How to interpret the quiver plot in the optional lab?

Hi @himl,

The size here refers to the length of the arrows.

It is related to the length of the arrows as well. So, the length and the color tell the same thing - the magnitude of the gradient. We can certainly remove the coloring.

  1. Each arrow speaks about the \frac{\partial{J}}{\partial{w}} and the \frac{\partial{J}}{\partial{b}} at that location of w and b.
  2. The “width” (size of horizontal projection) of the arrow is the magnitude of the \frac{\partial{J}}{\partial{w}}, whereas the “height” is \frac{\partial{J}}{\partial{b}}. The higher the magnitude, the steeper the gradient.
  3. With both “width” and “height”, they define the direction. E.g. long “width” + short “height” gives a rather horizontal arrow.
  4. dividing the “height” by the “width” is the slope, or the ratio of the two gradients.

Why do we do it, and what does it tell us?

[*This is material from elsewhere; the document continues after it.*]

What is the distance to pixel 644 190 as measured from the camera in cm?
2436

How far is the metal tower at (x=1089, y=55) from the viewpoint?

To understand how gradient goes downward, or going from high gradient (long arrows) to low gradient (short arrows) (aka gradient descent). You will see that if we add a few things on the plot like this

  1. I used rectangle boxes to represent the region of smallest gradient values (shortest arrows), this is also the goal of the gradient descent process.
  2. Red circles as the different initial parameter values for w and b (we usually randomly initialize them, so any pairs of values are possible)
  3. In gradient descent, we update w by w := w - \alpha\frac{\partial{J}}{\partial{w}}, and b by b := b - \alpha\frac{\partial{J}}{\partial{b}}, so in each update, for example, the value of w is decreased by \frac{\partial{J}}{\partial{w}} which is the “width” of the arrow at that location, and similar for b. So consider when \alpha=1, each update step moves one arrow closer to the smallest region.
  4. Note that w and b moves in the opposite direction of the arrows, because of the minus sign in the update formula. (w := w - \alpha\frac{\partial{J}}{\partial{w}}, b := b - \alpha\frac{\partial{J}}{\partial{b}}), when the gradient is negative, the parameter increases!

Last piece of note:

In my example, will gradient descent end up in two very different final w and b because of the different initial w and b?

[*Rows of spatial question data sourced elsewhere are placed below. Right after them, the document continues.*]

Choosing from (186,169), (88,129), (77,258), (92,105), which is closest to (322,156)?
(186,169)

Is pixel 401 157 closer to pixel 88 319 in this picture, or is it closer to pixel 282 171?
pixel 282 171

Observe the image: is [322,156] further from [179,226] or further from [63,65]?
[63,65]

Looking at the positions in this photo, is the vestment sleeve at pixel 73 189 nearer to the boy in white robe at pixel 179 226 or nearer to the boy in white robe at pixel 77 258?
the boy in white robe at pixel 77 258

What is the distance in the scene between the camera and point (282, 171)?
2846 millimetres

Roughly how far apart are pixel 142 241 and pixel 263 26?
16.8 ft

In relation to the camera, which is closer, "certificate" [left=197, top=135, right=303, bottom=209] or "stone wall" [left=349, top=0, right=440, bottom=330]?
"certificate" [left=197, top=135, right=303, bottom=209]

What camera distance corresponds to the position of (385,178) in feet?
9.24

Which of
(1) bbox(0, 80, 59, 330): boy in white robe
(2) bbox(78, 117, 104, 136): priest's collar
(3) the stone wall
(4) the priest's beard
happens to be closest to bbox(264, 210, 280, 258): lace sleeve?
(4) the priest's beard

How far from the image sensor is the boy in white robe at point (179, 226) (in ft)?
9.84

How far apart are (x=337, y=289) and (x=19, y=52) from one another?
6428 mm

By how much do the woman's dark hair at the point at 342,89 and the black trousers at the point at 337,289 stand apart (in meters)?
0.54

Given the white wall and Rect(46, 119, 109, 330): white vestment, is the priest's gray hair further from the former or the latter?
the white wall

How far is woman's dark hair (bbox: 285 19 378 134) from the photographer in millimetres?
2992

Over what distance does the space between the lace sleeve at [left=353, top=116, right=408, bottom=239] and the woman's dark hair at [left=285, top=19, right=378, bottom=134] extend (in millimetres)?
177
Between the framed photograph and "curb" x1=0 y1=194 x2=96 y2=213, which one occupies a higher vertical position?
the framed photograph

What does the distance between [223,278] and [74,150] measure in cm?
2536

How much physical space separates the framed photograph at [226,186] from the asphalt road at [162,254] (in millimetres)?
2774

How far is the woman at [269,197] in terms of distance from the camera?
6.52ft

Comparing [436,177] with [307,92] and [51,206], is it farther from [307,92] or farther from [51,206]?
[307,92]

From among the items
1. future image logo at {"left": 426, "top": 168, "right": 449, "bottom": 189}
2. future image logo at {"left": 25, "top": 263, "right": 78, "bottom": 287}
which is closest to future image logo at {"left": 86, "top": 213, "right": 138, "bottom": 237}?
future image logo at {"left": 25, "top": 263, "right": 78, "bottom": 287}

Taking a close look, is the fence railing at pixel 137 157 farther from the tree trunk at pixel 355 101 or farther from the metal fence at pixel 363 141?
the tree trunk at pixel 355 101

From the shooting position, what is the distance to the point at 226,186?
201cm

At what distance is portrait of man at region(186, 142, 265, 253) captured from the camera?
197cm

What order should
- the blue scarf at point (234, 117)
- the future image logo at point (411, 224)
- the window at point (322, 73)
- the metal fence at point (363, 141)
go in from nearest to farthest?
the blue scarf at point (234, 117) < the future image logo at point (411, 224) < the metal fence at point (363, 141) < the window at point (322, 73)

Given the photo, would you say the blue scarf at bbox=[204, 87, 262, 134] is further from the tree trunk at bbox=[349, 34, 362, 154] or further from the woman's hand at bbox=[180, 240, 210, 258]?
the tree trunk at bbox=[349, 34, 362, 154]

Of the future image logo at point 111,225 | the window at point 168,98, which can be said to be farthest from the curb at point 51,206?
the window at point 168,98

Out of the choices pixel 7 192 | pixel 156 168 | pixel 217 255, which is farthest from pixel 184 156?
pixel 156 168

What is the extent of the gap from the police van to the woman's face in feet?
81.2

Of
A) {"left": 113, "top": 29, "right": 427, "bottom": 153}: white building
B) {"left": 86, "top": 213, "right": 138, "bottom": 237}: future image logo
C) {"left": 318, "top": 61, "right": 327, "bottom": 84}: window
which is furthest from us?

Not really. If you look at my following graph, that intentionally set all magnitude of arrows the same in order to just show you the direction, you see that the arrows start to turn around (I have circled two of them) inside the smallest region:

Those arrows will finally (reversely) point to the green dot which is the optimal w and b which is also what you will see in the lab after training the model: (w \approx 200, b \approx 100).

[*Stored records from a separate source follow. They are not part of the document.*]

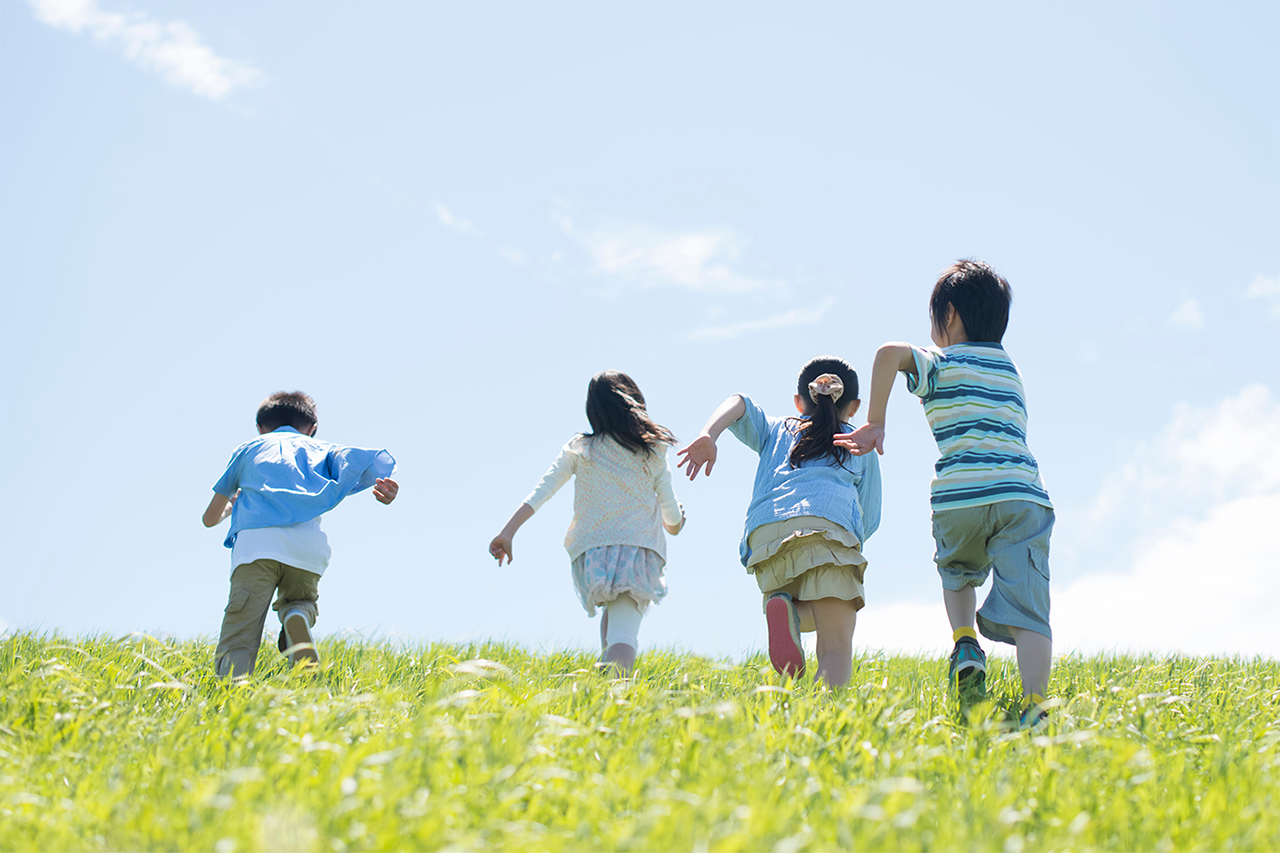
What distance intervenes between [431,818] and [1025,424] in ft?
12.2

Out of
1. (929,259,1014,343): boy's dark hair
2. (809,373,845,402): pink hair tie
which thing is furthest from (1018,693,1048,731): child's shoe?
(809,373,845,402): pink hair tie

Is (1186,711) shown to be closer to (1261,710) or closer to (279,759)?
(1261,710)

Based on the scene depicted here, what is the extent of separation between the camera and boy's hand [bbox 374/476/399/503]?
599 cm

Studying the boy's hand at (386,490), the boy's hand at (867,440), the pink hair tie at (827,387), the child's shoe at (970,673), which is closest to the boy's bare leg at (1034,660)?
the child's shoe at (970,673)

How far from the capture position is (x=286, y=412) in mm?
6719

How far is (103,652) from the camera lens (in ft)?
18.5

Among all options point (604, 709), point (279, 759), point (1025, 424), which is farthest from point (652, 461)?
point (279, 759)

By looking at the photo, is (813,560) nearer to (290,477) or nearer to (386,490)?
(386,490)

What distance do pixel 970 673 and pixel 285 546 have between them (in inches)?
156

Therefore, story mode, no matter where we start w and b, in the example of the lab, throughout gradient descent, it will move one arrow (assume \alpha=1) at a time closer to the smallest region, until the arrows start to turn around towards the optimal solution, and finally reach there!

Remember this story is only for the example in the lab, most models do not bring us to the same optimal solution regardless of the initial parameters. However, the analogy of gradient descent about moving one arrow (when \alpha=1) at each step is always valid.

Cheers!

1 Like